| Selected text |

The Elwood Cricket Club, like every cricket club in Melbourne, spends the cold dark winter months planning for the season ahead.

This winter was no different; meeting after meeting feverishly establishing the building blocks for a season that was to follow a watershed year of sorts — a season in which we collected two senior premierships for the City of Moorabbin Cricket Association (now the South East Cricket Association) — breaking a 10-year drought.

It was on the eve of one of these meetings that a senior player at our club, Rick Yeatman, came to us with a proposal that, at the time seemed fanciful, but now in November, just 10 weeks into the season proper, it’s a proposal that has had a remarkable impact on our cricket club.

Rick, through his day job as a psychiatrist, has had a lot to do with asylum seekers.

He regularly flies to Christmas Island off the Western Australian coast to assist in recent arrivals who have experienced often traumatic voyages by sea.

Through his work there he has been in regular contact with the Asylum Seeker Resource Centre and it was through this organisation that an idea was floated to form a cricket team made of asylum seekers who — due to Australian laws restricting paid work for people on bridging visas and community detention — had a lot of free time without a lot to do, nor necessarily a network to fill that void.

| Data excerpts |

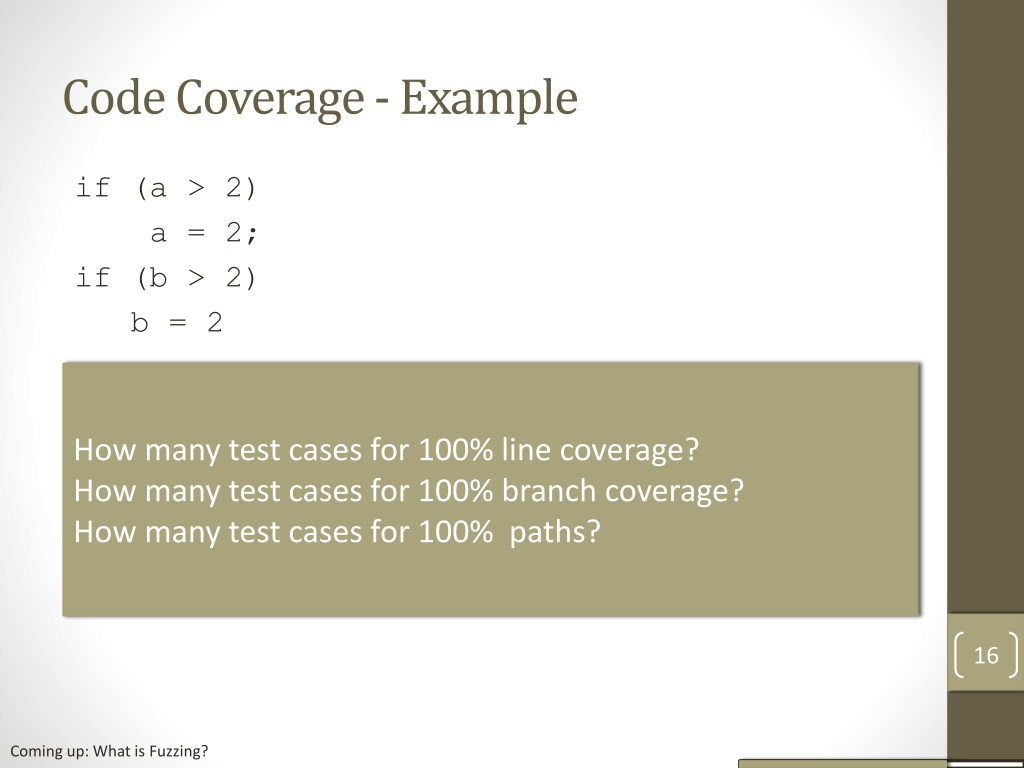 Code Coverage - Example

if (a > 2)
a = 2;
if (b > 2)
b = 2

How many test cases for 100% line coverage?
How many test cases for 100% branch coverage?
How many test cases for 100% paths?

16

Coming up: What is Fuzzing?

| Task to complete |
Decide whether each statement below agrees with the text about the Elwood Cricket Club, answering yes or no and quoting the words from the text that settle it: (a) The club's two senior premierships ended a 10-year drought. (b) Rick Yeatman works as a psychiatrist. (c) Rick Yeatman regularly flies to Christmas Island off the Queensland coast.

| Task result |
(a) Yes: "a season in which we collected two senior premierships for the City of Moorabbin Cricket Association (now the South East Cricket Association) — breaking a 10-year drought"
(b) Yes: "through his day job as a psychiatrist"
(c) No: "He regularly flies to Christmas Island off the Western Australian coast"